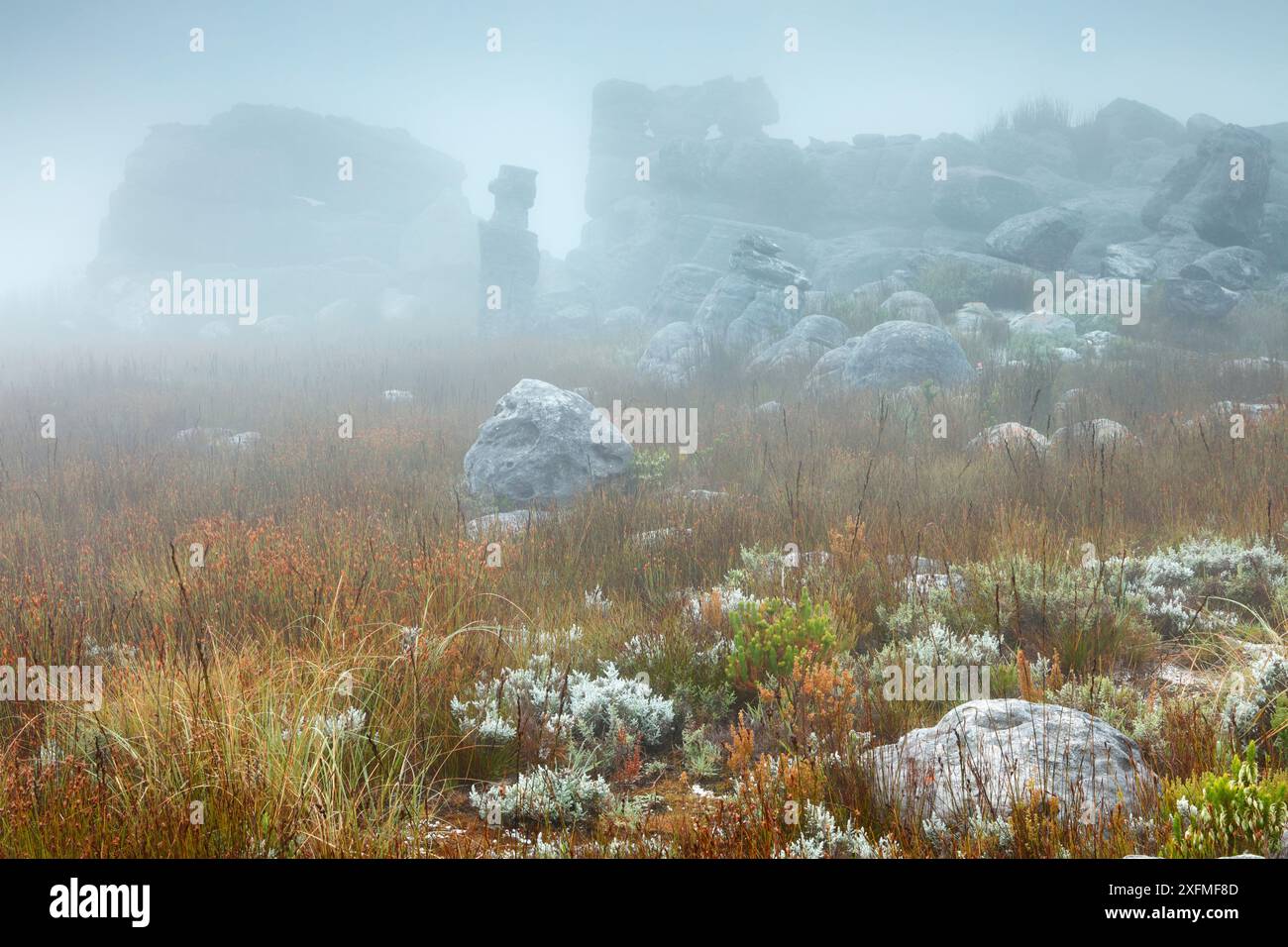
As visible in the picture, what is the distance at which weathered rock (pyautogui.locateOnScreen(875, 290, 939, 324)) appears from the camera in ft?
65.3

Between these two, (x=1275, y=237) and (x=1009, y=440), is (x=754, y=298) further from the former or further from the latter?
(x=1275, y=237)

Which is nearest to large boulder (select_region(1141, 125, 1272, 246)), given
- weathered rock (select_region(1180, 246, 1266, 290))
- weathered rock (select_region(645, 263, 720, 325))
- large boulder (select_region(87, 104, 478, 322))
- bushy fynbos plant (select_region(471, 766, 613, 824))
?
weathered rock (select_region(1180, 246, 1266, 290))

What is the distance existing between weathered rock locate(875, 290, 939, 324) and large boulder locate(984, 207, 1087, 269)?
773 centimetres

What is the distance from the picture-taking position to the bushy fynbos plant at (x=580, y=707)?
11.7ft

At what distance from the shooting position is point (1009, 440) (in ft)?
30.4

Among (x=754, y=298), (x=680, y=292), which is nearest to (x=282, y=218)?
(x=680, y=292)

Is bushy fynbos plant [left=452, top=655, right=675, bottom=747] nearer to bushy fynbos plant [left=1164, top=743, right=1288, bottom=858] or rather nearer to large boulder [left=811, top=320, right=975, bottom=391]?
bushy fynbos plant [left=1164, top=743, right=1288, bottom=858]

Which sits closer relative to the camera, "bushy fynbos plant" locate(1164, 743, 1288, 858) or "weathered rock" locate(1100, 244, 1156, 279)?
"bushy fynbos plant" locate(1164, 743, 1288, 858)

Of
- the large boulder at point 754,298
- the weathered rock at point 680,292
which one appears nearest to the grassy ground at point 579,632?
the large boulder at point 754,298

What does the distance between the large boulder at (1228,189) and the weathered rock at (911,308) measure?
48.4 ft

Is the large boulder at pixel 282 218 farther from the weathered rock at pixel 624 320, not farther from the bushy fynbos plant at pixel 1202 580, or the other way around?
the bushy fynbos plant at pixel 1202 580

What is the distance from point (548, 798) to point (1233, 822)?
84.2 inches

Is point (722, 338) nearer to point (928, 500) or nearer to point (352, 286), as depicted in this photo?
point (928, 500)
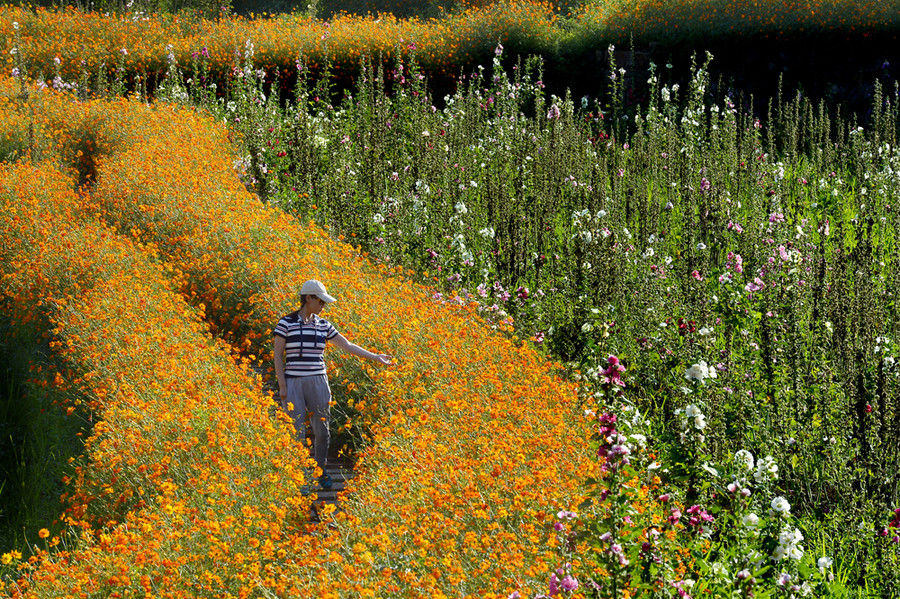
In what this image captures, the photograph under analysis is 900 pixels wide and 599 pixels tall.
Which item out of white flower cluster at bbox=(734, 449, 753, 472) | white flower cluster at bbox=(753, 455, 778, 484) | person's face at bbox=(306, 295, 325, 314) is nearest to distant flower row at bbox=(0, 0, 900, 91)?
person's face at bbox=(306, 295, 325, 314)

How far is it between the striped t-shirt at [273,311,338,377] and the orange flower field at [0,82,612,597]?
0.35m

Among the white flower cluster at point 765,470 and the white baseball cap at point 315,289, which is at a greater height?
the white baseball cap at point 315,289

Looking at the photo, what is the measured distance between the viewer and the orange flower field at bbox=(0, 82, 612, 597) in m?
4.41

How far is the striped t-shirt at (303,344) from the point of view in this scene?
248 inches

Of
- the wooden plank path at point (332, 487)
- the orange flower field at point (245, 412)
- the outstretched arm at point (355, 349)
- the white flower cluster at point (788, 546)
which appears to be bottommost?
the wooden plank path at point (332, 487)

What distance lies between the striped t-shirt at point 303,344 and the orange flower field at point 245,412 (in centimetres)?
35

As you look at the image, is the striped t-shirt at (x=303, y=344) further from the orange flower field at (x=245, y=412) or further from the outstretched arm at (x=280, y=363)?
the orange flower field at (x=245, y=412)

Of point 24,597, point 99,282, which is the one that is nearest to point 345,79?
point 99,282

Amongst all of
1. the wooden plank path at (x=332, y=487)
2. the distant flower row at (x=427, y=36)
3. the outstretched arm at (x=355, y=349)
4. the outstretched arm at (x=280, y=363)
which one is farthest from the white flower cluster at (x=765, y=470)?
the distant flower row at (x=427, y=36)

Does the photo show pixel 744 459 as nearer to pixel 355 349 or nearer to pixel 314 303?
pixel 355 349

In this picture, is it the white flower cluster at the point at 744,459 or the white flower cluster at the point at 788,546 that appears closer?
the white flower cluster at the point at 788,546

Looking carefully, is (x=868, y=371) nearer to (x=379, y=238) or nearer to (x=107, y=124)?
(x=379, y=238)

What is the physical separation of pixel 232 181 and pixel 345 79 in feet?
19.1

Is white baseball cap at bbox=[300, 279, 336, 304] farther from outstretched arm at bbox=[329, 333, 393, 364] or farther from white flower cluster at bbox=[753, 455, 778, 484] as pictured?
white flower cluster at bbox=[753, 455, 778, 484]
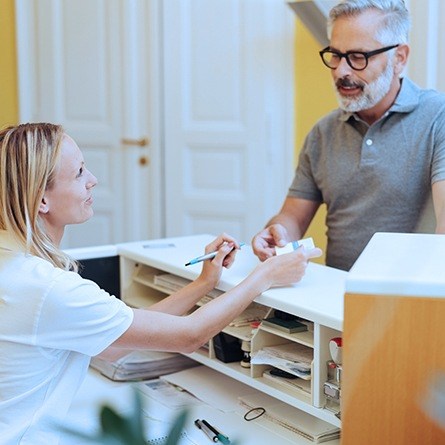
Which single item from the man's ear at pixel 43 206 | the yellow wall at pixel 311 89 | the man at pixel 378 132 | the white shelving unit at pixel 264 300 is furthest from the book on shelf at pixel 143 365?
the yellow wall at pixel 311 89

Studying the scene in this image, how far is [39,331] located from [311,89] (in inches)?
102

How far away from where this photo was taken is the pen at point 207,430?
5.23 ft

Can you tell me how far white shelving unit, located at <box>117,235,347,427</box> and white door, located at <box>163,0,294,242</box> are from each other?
1.68m

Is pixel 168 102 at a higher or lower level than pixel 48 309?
higher

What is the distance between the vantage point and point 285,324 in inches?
63.5

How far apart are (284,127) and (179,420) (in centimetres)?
343

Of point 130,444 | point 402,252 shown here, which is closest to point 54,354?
point 402,252

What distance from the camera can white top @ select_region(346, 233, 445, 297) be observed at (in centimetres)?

════════════════════

> Exercise brief: Reproduce the records verbatim, starting with the line that contains "Is pixel 168" and going on through the last line of the records, both included.

> Task solution:
Is pixel 168 102 at a higher or lower level than pixel 48 309?
higher

What is the distance between the vantage point and point 285,324 in inches?
63.5

How far apart are (284,127) and (179,420) (in centimetres)?
343

Of point 130,444 | point 402,252 shown here, which is closest to point 54,354?
point 402,252

What distance from the camera can white top @ select_region(346, 233, 445, 297) be observed at (in centimetres)?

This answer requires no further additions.